#### TASK ITEM:
In the records below, find the line containing "class: Mammalia" and retype it and every line after it exactly, adding nothing.

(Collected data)

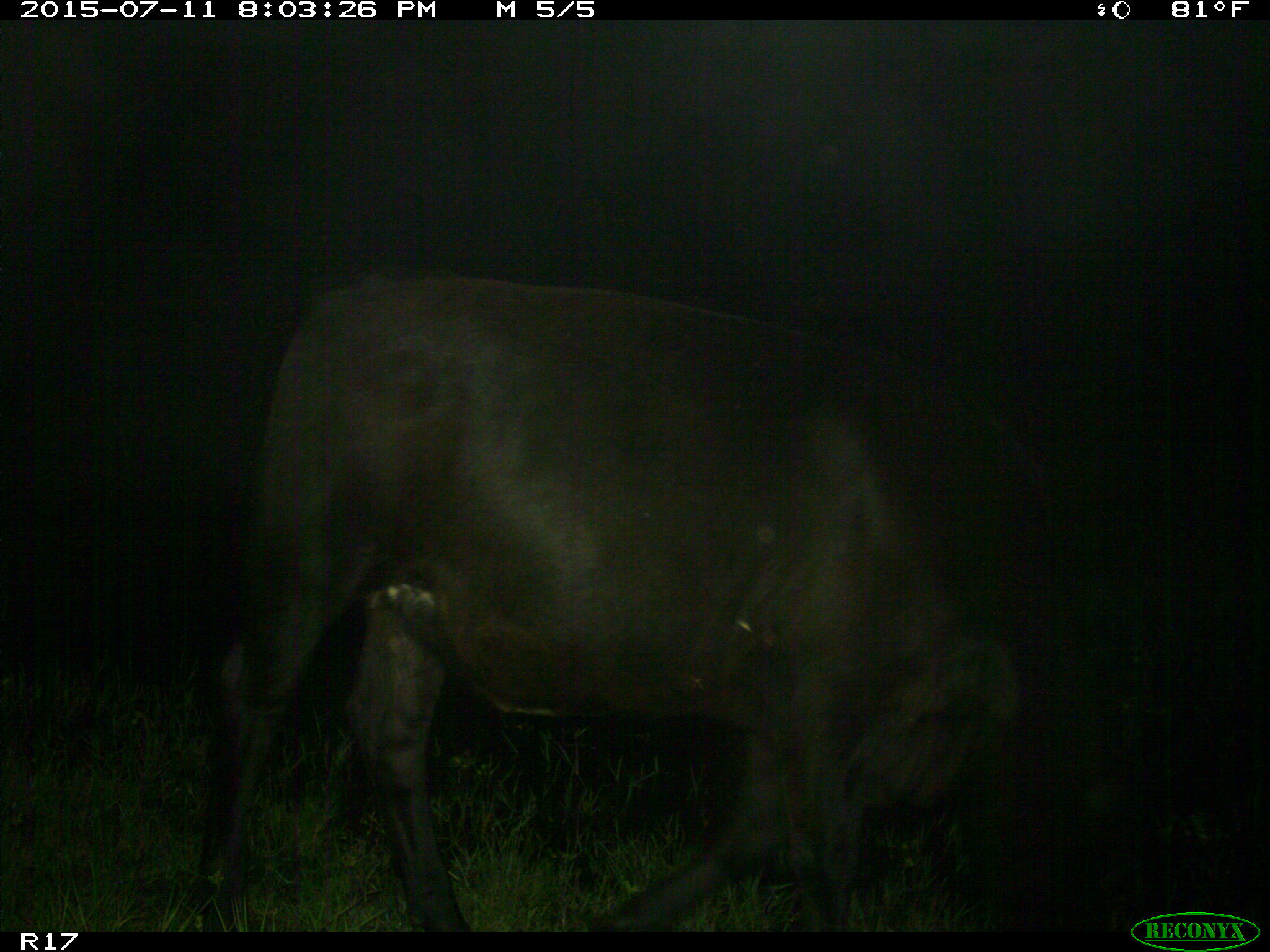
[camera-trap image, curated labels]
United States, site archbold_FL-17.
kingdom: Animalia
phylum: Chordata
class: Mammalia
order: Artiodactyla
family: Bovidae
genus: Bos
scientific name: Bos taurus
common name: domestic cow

#### SOLVED EXERCISE:
class: Mammalia
order: Artiodactyla
family: Bovidae
genus: Bos
scientific name: Bos taurus
common name: domestic cow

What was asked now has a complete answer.